老人は地元で写真店を営む傍ら、何十年もの間、
この浜辺に足を運んでは夕日の写真を撮っているのだ、という。
「でもね、なかなか思ったような夕日をとるのは難しいことですね」
と老人は笑った。
私は老人に、写真を撮りながら拾った白い小石を見せた。
この浜に土砂を運ぶ姫川の上流にはヒスイの鉱床があって、
浜の小石のなかにヒスイの原石が紛れていることがある。
「ヒスイもね、夕日と一緒でなかなか難しいですね。でも、夢があっていいじゃないですか」
私が手にした小石の真贋には触れず、老人は静かに笑った。
波打ち際で、犬が嬉しそうに走り回っていた。
最高の夕日ではなかったけれど、何となく「夢があっていい」気がした。
回想
この日、何の気なしに、海の写真を撮りたいと思った。
一人で車を走らせ、糸魚川の海岸に立った。
いろんな物思いにふけりながら写真を撮った。いい気分だった。
根拠はないけれど、自分の人生が明るいほうへと勝手に転がっていくような気がしていた。
いまにも叶いそうな夢があった。
しかしその夜、そんな楽観的に描いた未来が、いとも簡単に消し飛ぶことになった。
自分の力の及ばない場所で、私の目指すべき未来が砂絵のように崩れていった。
本当は、この夜に何かが変わったわけではなかった。
もっとずっと前から、望みは潰えていたのに、私だけそのことを知らなかった。
私はただ、馬鹿みたいに夢を見ていただけだった。
悲しみと怒りと無力感に骨の髄まで支配され、すべてが嫌になって次の日の仕事を休んだ。

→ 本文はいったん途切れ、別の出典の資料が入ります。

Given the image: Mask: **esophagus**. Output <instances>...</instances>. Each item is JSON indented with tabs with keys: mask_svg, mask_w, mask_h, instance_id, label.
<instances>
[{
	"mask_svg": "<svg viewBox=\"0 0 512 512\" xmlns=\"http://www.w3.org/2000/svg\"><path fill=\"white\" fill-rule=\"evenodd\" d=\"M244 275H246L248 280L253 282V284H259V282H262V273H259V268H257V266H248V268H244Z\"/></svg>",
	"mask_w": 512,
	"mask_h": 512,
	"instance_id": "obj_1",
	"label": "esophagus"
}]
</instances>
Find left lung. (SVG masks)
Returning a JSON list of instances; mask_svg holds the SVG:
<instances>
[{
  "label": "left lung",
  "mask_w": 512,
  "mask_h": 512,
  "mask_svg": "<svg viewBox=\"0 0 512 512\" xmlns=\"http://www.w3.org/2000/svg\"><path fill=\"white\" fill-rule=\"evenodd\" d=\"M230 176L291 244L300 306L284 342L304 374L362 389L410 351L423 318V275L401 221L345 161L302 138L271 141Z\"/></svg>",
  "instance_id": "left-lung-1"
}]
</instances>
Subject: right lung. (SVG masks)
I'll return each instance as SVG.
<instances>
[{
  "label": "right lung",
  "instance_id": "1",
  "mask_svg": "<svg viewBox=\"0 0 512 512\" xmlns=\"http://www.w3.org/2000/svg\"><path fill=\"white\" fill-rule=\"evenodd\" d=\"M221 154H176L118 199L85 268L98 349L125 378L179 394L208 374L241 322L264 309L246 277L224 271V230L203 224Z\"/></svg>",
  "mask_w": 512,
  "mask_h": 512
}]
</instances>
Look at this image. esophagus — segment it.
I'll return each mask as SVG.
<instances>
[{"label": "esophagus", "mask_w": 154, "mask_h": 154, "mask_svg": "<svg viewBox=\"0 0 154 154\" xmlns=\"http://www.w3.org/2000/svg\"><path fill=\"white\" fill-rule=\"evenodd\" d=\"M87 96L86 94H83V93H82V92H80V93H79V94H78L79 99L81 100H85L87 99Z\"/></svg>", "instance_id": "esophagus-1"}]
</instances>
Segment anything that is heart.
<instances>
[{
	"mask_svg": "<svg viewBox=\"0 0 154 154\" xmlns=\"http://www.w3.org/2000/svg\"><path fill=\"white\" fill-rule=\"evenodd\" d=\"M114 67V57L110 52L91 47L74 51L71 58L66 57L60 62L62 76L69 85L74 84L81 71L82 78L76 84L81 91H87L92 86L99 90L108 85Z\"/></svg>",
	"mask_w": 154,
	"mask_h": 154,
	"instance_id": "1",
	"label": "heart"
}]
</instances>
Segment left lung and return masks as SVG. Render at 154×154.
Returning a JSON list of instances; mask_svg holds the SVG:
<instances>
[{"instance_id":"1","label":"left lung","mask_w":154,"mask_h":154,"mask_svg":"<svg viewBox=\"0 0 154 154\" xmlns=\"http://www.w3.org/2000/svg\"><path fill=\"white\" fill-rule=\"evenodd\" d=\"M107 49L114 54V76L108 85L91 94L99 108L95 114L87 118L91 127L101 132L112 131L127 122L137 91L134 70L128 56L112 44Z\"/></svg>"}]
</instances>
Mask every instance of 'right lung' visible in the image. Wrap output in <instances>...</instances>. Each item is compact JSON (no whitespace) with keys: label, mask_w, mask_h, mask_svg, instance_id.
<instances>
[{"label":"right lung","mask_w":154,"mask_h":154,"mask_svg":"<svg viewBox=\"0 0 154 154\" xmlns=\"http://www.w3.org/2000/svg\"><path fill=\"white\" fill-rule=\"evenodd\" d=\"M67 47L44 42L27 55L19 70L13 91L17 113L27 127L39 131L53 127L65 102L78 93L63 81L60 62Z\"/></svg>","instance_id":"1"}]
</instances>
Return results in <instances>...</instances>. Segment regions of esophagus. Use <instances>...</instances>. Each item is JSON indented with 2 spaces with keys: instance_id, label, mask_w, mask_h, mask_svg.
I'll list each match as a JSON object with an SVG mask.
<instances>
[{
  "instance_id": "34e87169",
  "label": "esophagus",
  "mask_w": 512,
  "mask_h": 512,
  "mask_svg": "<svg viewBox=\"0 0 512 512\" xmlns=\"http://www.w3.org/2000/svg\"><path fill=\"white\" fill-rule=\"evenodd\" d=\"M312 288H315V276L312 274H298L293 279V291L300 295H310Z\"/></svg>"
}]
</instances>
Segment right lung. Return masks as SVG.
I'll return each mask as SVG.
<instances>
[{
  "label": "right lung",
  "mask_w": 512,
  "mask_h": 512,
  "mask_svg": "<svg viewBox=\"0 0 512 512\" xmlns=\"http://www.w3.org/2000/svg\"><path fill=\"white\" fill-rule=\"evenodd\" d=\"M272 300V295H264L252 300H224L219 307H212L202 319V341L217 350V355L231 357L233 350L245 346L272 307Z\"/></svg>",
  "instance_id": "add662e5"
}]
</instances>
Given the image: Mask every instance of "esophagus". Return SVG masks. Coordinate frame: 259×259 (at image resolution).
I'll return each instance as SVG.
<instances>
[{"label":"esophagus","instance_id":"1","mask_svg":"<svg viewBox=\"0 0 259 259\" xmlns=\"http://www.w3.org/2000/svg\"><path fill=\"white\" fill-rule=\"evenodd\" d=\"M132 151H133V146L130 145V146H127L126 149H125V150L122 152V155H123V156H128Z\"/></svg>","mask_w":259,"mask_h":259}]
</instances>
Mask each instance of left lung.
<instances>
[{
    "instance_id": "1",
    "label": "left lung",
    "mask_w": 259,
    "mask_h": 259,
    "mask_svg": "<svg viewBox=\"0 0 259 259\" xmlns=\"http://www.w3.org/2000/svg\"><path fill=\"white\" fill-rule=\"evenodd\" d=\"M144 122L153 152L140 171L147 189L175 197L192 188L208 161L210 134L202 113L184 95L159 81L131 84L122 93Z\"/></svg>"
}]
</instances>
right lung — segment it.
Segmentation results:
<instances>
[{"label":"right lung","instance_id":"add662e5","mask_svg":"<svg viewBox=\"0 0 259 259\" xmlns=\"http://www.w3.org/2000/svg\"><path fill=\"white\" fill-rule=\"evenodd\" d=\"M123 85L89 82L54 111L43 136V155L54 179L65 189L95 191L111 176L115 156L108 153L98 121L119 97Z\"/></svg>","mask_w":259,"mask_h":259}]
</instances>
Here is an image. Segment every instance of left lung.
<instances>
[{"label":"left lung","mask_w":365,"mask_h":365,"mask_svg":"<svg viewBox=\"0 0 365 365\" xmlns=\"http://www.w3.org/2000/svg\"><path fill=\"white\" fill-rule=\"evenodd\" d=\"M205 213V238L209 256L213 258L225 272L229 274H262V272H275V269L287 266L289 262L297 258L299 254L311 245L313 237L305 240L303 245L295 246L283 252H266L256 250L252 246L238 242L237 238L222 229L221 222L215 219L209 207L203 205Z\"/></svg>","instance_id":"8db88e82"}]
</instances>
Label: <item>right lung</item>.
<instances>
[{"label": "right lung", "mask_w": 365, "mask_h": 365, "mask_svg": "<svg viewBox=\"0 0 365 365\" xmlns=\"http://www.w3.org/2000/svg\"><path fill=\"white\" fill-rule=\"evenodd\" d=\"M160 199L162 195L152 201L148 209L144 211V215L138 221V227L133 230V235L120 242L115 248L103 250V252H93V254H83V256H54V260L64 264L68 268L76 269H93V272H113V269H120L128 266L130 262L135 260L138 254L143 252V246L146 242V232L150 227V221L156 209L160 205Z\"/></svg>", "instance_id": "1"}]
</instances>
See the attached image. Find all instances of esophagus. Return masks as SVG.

過ぎてしまった日々のどこかに、もっとマシな今に繋がる選択肢があったのではないかと、これまでの時間を頭の中で何度も何度もトレースした。
だが、そんなことをしてみても、現実は何も変わらない。
むしろ傷口に塩をすり込むかように、心の痛みだけが強くなった。
地獄のような日々が始まった。
独りぼっちの時間は、頭がおかしくなりそうだった。
なんでもいいから、気を紛らわせるものが欲しかった。
少しでも楽になりたかった。
大枚をはたいて手に入れたものの、何を撮っていいかわからず持て余しはじめていた一眼レフを、私は再び手にとった。
そして、すがるような気持ちで撮り始めた。
自分の心の中にどこまでも広がる黒々としたものが、撮ることによって少しでも薄まればと思った。
ある時、夢中で写真を撮っている時、自分の心の中からあの絶望的な感情が消えていることに気づいた。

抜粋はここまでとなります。